Wednesday’s Lake Orion school board workshop had a long agenda planned for discussion.

Though the agenda only had a single line dedicated to the bond it proved to be the biggest issue the board wanted to discuss.

On Nov. 6, voters will be asked to decide on a proposed 10-year, $160 million school bond to finance capital improvement projects, technology and safety/security features for the district.

Beginning with a lengthy discussion of what a multipurpose facility at Lake Orion High School would entail, Treasurer Jim Weidman lead the discussion, citing two indoor training facilities – Oakland University’s and a Wisconsin high school’s, which had recently built a facility for about $5.5 million.

The board discussed the idea of creating a similar facility at the high school that would be capable of being used as multipurpose room as well as STEM space.

Combining these facilities (that were budgeted separately in the final bond proposal) would cost the district about $4.7 million for the creation of this addition.

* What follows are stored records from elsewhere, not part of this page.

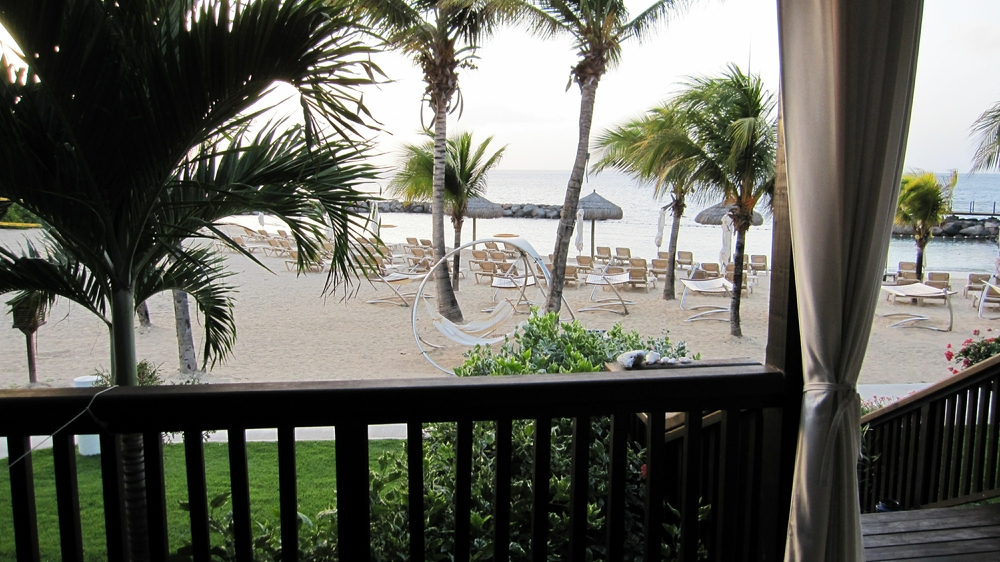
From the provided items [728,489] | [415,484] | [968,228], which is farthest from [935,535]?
[968,228]

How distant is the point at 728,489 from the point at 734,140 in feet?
35.5

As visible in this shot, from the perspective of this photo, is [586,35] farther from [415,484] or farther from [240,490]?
[240,490]

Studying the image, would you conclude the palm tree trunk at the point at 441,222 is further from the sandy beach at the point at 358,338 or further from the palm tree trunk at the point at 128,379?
the palm tree trunk at the point at 128,379

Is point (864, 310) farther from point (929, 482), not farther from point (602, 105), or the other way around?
point (602, 105)

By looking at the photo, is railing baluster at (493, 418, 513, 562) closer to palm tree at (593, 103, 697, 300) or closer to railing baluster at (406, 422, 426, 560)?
railing baluster at (406, 422, 426, 560)

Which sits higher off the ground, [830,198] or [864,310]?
[830,198]

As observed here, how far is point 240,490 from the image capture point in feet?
4.87

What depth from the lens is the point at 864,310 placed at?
1.57 m

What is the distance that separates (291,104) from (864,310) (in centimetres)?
173

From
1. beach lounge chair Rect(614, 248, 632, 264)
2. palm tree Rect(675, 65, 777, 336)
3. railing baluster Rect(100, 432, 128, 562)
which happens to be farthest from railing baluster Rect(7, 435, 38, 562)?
beach lounge chair Rect(614, 248, 632, 264)

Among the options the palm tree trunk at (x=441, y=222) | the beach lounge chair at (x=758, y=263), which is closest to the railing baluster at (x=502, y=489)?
the palm tree trunk at (x=441, y=222)

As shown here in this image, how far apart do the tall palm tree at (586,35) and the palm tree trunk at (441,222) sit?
191 centimetres

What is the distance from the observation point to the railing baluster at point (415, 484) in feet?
4.99

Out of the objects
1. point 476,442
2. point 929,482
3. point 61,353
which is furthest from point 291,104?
point 61,353
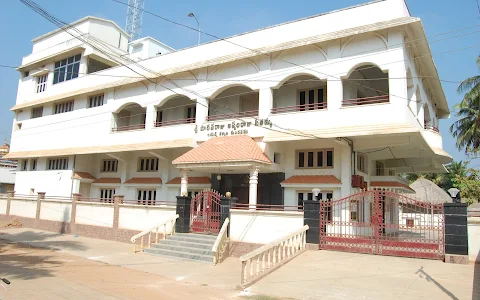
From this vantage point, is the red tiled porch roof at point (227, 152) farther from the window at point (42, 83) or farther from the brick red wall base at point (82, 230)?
the window at point (42, 83)

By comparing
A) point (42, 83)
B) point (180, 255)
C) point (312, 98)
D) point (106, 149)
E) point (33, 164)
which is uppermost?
point (42, 83)

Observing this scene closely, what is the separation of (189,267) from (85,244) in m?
7.68

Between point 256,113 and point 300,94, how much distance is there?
7.69 ft

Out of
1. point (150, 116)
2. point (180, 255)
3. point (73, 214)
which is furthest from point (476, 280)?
point (73, 214)

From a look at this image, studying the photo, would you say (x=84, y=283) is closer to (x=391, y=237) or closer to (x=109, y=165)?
(x=391, y=237)

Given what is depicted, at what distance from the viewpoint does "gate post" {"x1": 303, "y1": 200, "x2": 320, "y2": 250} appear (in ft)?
40.2

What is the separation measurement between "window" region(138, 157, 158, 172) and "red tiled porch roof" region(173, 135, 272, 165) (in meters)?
6.06

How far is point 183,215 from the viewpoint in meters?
15.5

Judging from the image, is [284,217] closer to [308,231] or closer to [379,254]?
[308,231]

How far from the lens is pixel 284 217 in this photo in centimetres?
1300

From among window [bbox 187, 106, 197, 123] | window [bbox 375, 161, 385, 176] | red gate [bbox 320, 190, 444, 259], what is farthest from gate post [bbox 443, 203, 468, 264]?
window [bbox 187, 106, 197, 123]

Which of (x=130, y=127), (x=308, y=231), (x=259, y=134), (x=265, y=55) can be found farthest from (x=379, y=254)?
(x=130, y=127)

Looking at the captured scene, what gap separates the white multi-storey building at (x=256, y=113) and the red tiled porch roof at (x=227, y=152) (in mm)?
74

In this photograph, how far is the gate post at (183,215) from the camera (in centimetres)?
1543
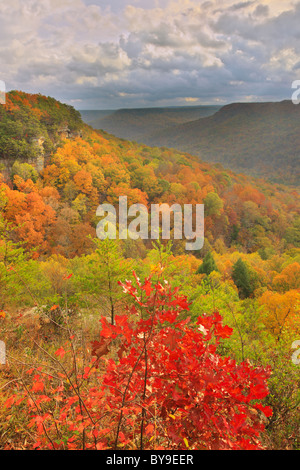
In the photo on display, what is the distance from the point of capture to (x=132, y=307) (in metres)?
2.31

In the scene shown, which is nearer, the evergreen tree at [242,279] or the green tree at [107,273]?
the green tree at [107,273]

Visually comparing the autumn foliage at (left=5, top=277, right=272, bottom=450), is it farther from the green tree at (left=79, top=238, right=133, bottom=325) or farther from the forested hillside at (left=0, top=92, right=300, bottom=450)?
the green tree at (left=79, top=238, right=133, bottom=325)

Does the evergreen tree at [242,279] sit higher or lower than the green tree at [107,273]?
lower

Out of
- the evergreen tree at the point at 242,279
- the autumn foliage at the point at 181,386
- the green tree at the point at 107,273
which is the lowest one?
the evergreen tree at the point at 242,279

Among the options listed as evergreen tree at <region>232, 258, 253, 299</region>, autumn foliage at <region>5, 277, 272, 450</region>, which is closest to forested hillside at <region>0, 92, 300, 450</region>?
autumn foliage at <region>5, 277, 272, 450</region>

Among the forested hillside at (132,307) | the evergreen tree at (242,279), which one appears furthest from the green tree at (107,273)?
the evergreen tree at (242,279)

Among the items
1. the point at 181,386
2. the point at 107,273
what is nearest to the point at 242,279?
the point at 107,273

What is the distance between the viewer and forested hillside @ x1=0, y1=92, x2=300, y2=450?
6.94 ft

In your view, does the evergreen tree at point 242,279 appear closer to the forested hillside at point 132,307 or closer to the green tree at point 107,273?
the forested hillside at point 132,307

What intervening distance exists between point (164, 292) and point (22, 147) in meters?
46.4

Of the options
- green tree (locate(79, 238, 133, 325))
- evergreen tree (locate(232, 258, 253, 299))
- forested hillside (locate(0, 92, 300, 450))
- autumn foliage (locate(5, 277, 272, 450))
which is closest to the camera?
autumn foliage (locate(5, 277, 272, 450))

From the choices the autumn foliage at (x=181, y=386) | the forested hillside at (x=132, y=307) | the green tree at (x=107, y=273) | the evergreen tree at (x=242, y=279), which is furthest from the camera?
the evergreen tree at (x=242, y=279)

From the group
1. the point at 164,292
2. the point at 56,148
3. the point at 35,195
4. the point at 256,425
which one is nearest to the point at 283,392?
the point at 256,425

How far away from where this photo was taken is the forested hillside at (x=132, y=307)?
6.94 feet
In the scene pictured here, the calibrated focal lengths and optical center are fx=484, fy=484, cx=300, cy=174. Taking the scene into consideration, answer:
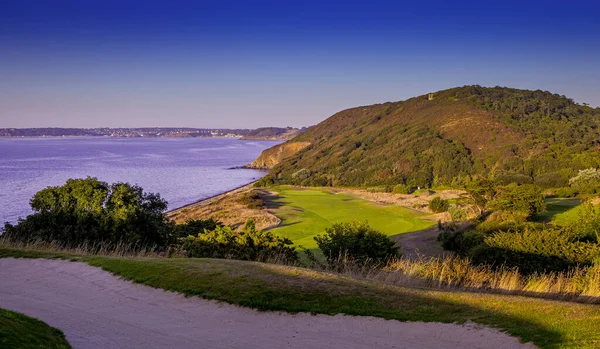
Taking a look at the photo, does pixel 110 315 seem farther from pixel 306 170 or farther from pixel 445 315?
pixel 306 170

What this facility would look like is still unclear, as the board has not reached the design phase of this project just yet.

The board ended the discussion by stating, “upon the passage of the bond the board will consider various designs of all facilities.”

Quite a bit of time was then spent on discussing the possibility of a failure. What does the district do if the bond does not pass?

Board members were sure to point out that should the bond fail, the district still has “critical needs” that need to be addressed and were quick to highlight the parts of the bond they felt were most important to the district – security and technology.

Shortly after prioritizing these two aspects the board began to list programs that would possibly need to be cut or limited to provide the district with the minimum, “essential”, security and technology upgrades without the bond.

This list included but was not limited to: cutting the current middle school team teaching concept, staff reductions, increased class sizes, privatize or eliminate transportation and cutting sports and band programs.

Trustee Nate Butki, however, had other ideas of what was necessary if the bond fails in the upcoming vote.

Butki was more concerned with rethinking the bond, saying that the idea that things would have to be cut right away (the first year) upon a failed bond proposal is untrue, and was more interested in finding the key points of the proposal and removing parts that were less favorable to the voters.

It was unclear, should the bond not pass, whether the board would move forward with another bond proposal and the meeting adjourned with members agreeing to inform voters of the current bond proposal as a team.

Also at the meeting:

Assistant Superintendent of Human Resources Rick Arnett took the floor to announce the four new teachers in the district: Alexander Schall (Lake Orion High School, math), William Conley (Scripps Middle School, special education), Lauren Miller (Stadium Drive Elementary, Kindergarten) and Nicholas Schultz (Lake Orion High School, computer programming).

Arnett also voiced his concerns over the shortage of hourly workers in the district, specifically the transportation workers.

He spoke with the board about informing the parents of the district that late buses are due to the lack of drivers, making for on-the-fly transportation decisions daily. Moving forward, the long-term fix would probably be fewer, but longer, routes.

The board as a whole moved on to discuss community issues with the high school stadium field and track that was recently replaced using sinking fund money.

The board was clear in stating that these updates were necessary. The field, which is made of Astroturf, and the running track were both deemed unsafe for use.

The Astroturf itself was five years over its warranty and generated a large concern because it was no longer holding rubber, creating certain health hazards. While the track alone posed multiple trip hazards.

“You don’t buy your house and never maintain it,” board Secretary Dana Mermell said.